Exposed as the “sexiest job of the 21st century” by Harvard Business Review, here I will discuss the reasons why an economist proclaims himself as a Data Scientist, and that goes far beyond hype.

Data Scientist, this is the new field of activity that everyone is talking about these days, and that almost everyone wants to be part of it now. It is certainly a very interesting field of professional activity, as it was born from the combination of multidisciplinary and complementary techniques, which did not require much scientific formalism and academic consolidation to be called a Science or Profession. Why?

The term and the field of activity have existed for a long time, but thinking about the hype that perhaps it is for a simple reason: the first to give themselves the luxury of calling themselves Data Scientist, were already excellent professionals in the techniques they corroborated for its creation, that is, they were already qualified professionals in certain areas that today have been shaped as necessary techniques to be a Data Scientist.

It is not particularly easy to define Data Science as a whole or in main “necessary” techniques, but here I want to talk about why an economist can proclaim himself as a “Data Scientist”.

As some people may know, on LinkedIn or elsewhere (social media), some professionals call themselves Data Scientists. But why? How did these people become data scientists? Why after studying Physics, Computer Engineering, Mathematics, Statistics, Economics or any other professional training are now suddenly part of this field? This is among other questions that many ask.

Why can an economist be a data scientist?

The great thing here is that it is not necessary to study this in a “formal school”, such as professional courses, technologists or a university degree (of course, nowadays there are all these things, even postgraduate programs focused on this area , but as we are living in the information age, where a cascade of information is available on the internet and freely accessible, the need to have a certificate or diploma is almost nil), so why should I, as an economist, have the right to call me a Data Scientist?

If you think about it, we are used to following the path where you graduate in a specific field like Economics, so you have the right to call yourself an Economist, but what happens when a new field is developing, and you are a part of it? of this growth, and also there was no specific degree or postgraduate degree to become a part of this field?

Economists have a set of skills that can make them successful in this area. Economists have extensive training in articulating complex ideas, something that students in other disciplines often may not have, such as business sense where the value generated is business insight.

We can ask Economics students a fuzzy question or problem and they answer it with priori and posteriori analysis based on information (data), and then convert it back into understandable words that a non-economist could understand . This is a very important skill to become a Data Scientist, and one that professionals lack.

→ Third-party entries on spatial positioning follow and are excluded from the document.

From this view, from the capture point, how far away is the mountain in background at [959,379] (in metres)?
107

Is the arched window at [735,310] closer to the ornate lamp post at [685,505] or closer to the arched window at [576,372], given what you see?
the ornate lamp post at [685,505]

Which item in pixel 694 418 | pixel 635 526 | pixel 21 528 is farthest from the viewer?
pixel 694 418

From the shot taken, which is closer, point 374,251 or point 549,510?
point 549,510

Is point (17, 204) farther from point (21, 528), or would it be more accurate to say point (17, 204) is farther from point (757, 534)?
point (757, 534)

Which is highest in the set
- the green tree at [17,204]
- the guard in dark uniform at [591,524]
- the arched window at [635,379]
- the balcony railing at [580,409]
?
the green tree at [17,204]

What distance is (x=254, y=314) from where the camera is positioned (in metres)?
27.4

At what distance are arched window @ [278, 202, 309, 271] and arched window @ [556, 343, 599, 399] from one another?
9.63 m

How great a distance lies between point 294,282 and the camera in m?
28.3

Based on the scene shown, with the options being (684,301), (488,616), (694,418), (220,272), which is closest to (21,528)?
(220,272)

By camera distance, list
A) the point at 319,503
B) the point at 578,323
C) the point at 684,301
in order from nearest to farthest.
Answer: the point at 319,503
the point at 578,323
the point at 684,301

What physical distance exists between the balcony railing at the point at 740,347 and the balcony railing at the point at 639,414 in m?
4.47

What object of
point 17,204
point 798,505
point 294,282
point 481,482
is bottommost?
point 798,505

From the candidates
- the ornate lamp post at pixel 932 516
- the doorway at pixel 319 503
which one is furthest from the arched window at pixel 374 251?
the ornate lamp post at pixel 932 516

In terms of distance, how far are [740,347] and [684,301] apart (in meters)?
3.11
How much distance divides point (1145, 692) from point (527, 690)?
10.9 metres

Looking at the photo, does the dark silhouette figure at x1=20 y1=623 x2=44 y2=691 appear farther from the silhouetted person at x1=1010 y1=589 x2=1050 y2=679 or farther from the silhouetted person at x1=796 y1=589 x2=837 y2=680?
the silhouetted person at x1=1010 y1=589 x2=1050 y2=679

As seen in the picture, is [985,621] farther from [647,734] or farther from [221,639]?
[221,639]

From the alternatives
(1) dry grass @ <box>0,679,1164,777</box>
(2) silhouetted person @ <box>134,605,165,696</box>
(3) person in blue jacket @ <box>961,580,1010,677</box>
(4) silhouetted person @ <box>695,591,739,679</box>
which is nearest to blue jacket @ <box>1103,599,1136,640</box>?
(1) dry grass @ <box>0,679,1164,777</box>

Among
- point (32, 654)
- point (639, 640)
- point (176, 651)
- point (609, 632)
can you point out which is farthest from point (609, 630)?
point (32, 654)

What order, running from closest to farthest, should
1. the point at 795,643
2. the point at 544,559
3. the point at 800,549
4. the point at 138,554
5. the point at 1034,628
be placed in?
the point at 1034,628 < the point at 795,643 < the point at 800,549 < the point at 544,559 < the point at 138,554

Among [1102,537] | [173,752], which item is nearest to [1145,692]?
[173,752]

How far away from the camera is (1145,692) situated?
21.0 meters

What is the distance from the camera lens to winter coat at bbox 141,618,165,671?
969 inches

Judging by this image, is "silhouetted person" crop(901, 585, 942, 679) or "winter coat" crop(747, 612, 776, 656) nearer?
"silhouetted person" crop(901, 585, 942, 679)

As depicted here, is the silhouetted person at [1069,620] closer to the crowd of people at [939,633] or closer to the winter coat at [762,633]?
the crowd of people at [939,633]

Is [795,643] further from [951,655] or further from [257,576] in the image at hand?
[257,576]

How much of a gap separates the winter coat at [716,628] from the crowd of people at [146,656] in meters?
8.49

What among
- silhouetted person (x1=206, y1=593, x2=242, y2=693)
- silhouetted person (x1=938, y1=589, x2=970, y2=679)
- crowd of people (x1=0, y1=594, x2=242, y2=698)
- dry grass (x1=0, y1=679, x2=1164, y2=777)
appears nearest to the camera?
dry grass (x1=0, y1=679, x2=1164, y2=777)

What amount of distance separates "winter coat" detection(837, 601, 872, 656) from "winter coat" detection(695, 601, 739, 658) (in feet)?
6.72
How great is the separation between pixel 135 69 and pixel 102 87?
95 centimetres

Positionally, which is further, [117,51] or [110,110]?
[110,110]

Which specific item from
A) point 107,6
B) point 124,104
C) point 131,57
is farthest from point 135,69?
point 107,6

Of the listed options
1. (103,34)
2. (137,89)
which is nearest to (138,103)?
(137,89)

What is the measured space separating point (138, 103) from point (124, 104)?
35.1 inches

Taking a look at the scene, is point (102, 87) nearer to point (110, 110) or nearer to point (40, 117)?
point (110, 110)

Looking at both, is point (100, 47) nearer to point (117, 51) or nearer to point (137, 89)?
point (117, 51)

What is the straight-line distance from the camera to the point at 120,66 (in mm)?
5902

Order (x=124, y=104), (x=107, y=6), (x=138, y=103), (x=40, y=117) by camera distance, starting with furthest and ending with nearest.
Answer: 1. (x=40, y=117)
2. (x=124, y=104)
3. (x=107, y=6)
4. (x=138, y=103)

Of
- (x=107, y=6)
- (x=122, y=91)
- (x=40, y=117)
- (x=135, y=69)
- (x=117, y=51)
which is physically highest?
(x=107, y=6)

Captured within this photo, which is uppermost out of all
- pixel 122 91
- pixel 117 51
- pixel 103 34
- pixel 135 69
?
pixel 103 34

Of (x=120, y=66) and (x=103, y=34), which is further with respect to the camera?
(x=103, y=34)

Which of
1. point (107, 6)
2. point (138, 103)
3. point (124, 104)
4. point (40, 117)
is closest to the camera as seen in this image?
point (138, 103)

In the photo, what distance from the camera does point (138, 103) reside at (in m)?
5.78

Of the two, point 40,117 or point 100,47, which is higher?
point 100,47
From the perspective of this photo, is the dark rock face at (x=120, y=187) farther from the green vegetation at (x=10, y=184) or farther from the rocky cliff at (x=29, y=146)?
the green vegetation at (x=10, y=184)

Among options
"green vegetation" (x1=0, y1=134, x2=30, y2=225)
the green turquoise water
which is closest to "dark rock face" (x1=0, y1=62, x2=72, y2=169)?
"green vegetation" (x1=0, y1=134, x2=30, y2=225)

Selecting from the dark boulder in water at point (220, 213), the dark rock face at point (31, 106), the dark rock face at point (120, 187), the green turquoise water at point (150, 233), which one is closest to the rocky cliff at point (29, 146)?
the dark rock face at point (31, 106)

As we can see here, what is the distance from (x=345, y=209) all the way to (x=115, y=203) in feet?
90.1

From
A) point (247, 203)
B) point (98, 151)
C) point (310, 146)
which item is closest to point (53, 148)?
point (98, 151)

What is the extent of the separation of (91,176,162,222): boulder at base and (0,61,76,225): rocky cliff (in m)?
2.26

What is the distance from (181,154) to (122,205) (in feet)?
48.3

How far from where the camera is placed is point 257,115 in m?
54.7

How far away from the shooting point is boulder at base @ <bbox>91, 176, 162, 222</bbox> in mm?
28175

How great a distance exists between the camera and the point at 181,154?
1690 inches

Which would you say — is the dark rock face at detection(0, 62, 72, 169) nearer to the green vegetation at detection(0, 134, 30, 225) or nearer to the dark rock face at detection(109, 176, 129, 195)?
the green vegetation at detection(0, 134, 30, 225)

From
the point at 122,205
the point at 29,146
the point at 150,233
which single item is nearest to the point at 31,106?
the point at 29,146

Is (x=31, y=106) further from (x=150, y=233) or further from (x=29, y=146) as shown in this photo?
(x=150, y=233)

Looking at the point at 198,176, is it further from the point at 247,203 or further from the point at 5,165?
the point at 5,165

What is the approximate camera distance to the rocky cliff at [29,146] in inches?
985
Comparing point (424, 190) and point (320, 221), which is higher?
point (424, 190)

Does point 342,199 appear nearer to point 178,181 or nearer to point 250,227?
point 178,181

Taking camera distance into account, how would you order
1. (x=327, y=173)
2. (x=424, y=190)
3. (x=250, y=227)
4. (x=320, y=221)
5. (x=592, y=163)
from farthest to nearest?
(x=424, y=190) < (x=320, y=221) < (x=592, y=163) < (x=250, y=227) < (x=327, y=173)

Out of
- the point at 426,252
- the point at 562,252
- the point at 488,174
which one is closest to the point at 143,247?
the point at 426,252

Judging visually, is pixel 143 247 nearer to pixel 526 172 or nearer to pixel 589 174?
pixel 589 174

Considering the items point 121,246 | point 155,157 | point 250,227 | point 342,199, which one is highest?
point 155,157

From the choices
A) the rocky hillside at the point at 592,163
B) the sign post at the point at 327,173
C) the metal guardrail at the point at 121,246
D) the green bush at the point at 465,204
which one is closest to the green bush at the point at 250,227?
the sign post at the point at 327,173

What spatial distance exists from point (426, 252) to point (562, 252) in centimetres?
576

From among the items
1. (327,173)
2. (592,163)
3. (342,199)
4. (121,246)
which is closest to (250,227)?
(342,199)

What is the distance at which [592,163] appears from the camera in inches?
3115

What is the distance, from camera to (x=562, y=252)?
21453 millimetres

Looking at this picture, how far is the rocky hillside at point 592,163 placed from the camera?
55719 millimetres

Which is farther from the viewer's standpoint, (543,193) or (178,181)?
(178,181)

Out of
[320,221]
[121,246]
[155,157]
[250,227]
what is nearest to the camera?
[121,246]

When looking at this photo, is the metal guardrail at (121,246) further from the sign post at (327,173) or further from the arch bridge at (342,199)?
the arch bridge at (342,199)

Most Data Scientists do not approach problems like Economists do, when they carry out their studies and analyzes using econometrics. In Data Science there is no unifying theory, the objective is to predict the results of the data, the approach has its merits, and predictions prevail in the industry.

However, your training as an economist will help you avoid drawing some inappropriate conclusions from the data, as many data scientists don’t have the feeling for how deep structural changes can undermine predictions.

But I want to suggest here that economics is — surprisingly — a great foundation for Data Science.

Yes! Yes! Yes! Please give me a chance to explain further. I know I’m biased, but I believe there aren’t many courses that will give you better training to work in Data Science than economics.

OK! And so? Is an Economist a Data Scientist or not? How it works?

Looking closely at the descriptions of common positions in Data Science, and the range of subjects at universities that offer undergraduate courses in economics, one can quickly deduce that economics would not be the best training to have.

Because most economics programs don’t teach programming languages and databases, not even about projects. What the hell is this R guy? Python? And what about Hadoop? And there’s still Hive and Pig? And now there’s TensorFlow. This has to be a joke!

Specific skills such as programming and databases are not included in the curriculum or the most important, however, studying Economics can provide a framework that will allow you to learn specific skills quickly. And a good economic education is indeed a solid background to have.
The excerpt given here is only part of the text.